Fly on the Set gives you a breakdown of five key sequences from the movie: The Town Attack, Tortuga, The Blacksmith Shop, The Cave and Jack's Hanging. Totalling some twenty minutes of behind the scenes information, it is quite a nice addition to the proceedings. The Moonlight Serenade Progression takes a look at the scene that introduces the undead pirates, deconstructing the shots into what they looked like before and after the effects layers were added. It works as a nice companion piece alongside the other scene-dissecting Featurettes.
There are nineteen Deleted Scenes, offering nearly twenty minutes of extra footage. None of them are particularly interesting, and they mostly comprise unnecessary line extensions to existing scenes, and you can clearly see why they were cut out (particularly since the movie was pretty long anyway). It's a shame that we don't even get some action scenes with unfinished effects or the like, as nothing here is worth your time. More amusing is the Gag Reel, which is 3 minutes long and has the cast fluffing lines and generally having a good time. The Image Gallery contains some 200 images, and is not quite as engaging as Bruckheimer's own still-based production diary.

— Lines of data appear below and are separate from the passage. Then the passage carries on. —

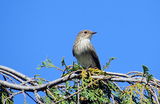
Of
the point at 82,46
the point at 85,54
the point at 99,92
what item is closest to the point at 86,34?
the point at 82,46

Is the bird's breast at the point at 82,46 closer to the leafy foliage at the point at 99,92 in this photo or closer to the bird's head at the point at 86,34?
the bird's head at the point at 86,34

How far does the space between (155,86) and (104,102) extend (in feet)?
2.04

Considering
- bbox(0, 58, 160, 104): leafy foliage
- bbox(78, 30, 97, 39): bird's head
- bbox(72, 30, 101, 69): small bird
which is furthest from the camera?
bbox(78, 30, 97, 39): bird's head

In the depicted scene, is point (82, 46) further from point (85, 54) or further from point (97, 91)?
point (97, 91)

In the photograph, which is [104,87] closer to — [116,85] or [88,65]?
[116,85]

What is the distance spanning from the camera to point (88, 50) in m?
9.06

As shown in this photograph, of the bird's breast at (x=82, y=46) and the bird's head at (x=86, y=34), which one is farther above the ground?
the bird's head at (x=86, y=34)

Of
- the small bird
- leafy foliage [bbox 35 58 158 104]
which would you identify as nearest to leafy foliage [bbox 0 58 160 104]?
leafy foliage [bbox 35 58 158 104]

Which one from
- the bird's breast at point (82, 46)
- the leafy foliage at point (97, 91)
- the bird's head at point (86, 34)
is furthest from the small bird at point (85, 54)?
the leafy foliage at point (97, 91)

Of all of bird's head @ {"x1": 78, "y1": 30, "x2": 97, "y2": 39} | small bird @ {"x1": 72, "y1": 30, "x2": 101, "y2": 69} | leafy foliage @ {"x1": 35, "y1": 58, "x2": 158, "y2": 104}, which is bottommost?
leafy foliage @ {"x1": 35, "y1": 58, "x2": 158, "y2": 104}

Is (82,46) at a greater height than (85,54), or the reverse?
(82,46)

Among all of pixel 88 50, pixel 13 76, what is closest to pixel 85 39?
pixel 88 50

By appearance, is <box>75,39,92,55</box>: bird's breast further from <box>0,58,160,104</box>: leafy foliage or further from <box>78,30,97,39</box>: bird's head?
<box>0,58,160,104</box>: leafy foliage

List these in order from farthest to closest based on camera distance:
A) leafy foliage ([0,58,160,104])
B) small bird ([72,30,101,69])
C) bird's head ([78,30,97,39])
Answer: bird's head ([78,30,97,39]), small bird ([72,30,101,69]), leafy foliage ([0,58,160,104])
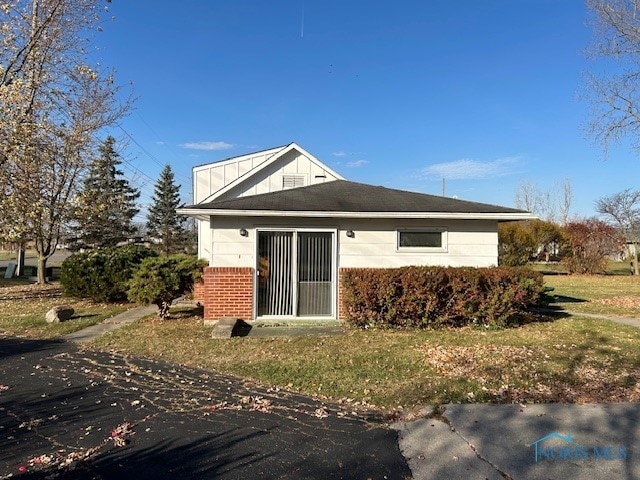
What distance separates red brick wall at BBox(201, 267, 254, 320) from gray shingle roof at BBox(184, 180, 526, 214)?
1445 millimetres

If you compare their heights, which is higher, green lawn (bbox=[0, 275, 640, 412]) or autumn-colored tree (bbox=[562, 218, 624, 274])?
autumn-colored tree (bbox=[562, 218, 624, 274])

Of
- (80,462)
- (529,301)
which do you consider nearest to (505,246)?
(529,301)

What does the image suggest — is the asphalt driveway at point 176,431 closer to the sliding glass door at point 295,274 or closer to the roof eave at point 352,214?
the sliding glass door at point 295,274

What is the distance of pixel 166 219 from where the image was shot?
40250mm

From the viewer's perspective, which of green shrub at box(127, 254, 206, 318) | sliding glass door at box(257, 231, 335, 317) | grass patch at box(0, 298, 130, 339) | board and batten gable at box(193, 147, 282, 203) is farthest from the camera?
board and batten gable at box(193, 147, 282, 203)

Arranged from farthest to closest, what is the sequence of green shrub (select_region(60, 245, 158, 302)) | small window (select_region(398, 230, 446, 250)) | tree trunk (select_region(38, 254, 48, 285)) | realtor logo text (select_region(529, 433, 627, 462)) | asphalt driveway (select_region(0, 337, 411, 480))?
1. tree trunk (select_region(38, 254, 48, 285))
2. green shrub (select_region(60, 245, 158, 302))
3. small window (select_region(398, 230, 446, 250))
4. realtor logo text (select_region(529, 433, 627, 462))
5. asphalt driveway (select_region(0, 337, 411, 480))

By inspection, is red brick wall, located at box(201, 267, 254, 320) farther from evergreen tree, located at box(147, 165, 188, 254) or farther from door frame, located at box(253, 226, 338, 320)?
evergreen tree, located at box(147, 165, 188, 254)

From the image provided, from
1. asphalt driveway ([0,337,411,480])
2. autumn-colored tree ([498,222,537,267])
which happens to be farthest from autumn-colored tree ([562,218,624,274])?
asphalt driveway ([0,337,411,480])

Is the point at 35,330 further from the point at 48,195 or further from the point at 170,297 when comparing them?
the point at 48,195

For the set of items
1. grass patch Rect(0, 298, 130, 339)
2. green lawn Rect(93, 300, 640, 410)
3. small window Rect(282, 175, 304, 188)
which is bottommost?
grass patch Rect(0, 298, 130, 339)

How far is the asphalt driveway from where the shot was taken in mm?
3168

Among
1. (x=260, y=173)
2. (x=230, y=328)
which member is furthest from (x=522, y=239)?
(x=230, y=328)

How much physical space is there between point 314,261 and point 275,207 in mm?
1523

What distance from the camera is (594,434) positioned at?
3674 millimetres
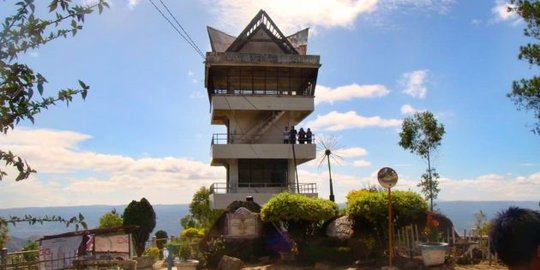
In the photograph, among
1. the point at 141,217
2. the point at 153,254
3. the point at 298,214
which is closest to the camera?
the point at 298,214

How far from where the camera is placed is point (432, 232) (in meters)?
16.8

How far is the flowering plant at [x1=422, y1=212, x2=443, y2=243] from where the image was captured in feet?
54.5

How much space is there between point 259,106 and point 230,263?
21.5 m

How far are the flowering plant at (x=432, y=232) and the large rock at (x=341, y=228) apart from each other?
9.24ft

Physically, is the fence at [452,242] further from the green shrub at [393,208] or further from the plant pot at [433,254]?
the plant pot at [433,254]

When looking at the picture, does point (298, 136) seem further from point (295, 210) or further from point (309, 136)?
point (295, 210)

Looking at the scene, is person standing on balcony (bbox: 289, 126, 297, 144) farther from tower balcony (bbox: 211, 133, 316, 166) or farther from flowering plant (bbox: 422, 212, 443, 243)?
flowering plant (bbox: 422, 212, 443, 243)

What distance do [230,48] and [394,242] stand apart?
25.1 m

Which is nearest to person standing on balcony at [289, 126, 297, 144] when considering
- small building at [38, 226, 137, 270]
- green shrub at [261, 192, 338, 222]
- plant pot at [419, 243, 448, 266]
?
green shrub at [261, 192, 338, 222]

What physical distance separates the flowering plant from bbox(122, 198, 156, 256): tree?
14.4 metres

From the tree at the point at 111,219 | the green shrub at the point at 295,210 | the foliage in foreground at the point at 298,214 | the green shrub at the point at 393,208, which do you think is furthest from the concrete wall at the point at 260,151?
the green shrub at the point at 393,208

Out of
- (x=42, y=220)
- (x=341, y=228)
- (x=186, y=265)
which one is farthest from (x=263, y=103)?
(x=42, y=220)

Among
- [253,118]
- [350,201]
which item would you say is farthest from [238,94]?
[350,201]

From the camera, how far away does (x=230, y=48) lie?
129 feet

Walt Disney's Wonderful World of Colour takes a 17-minute historical look at the origins of the Pirates of the Caribbean, discussing its origins as a theme park ride and coming across as more informative and documentary-style than promotional, which is nice. There are also a few interesting Easter Eggs, all accessible through the skull's eyes on the second 'page' of Extras, including a 3D Ship-to-Ship Animatic, a Japanese Television Commercial, a Keith Richards interview regarding Johnny Depp's involvement in the movie and a Pirates Cave Construction Timelapse.
VerdictPirates of the Caribbean is a silly but fun swashbuckling period romp, a comedy-adventure complete with Pirates, explosive ship battles and undead baddies. What really brings the piece to life is the master character actor Johnny Depp. Presented on Blu-ray we get superior video and audio, as well as a whole treasure trove of Extras that are sure to have fans drooling. Definitively worthy of an upgrade, it comes recommended to fans of Depp or this kind of production, and a recommended rental to those who are more cautious. Far superior to its sequels.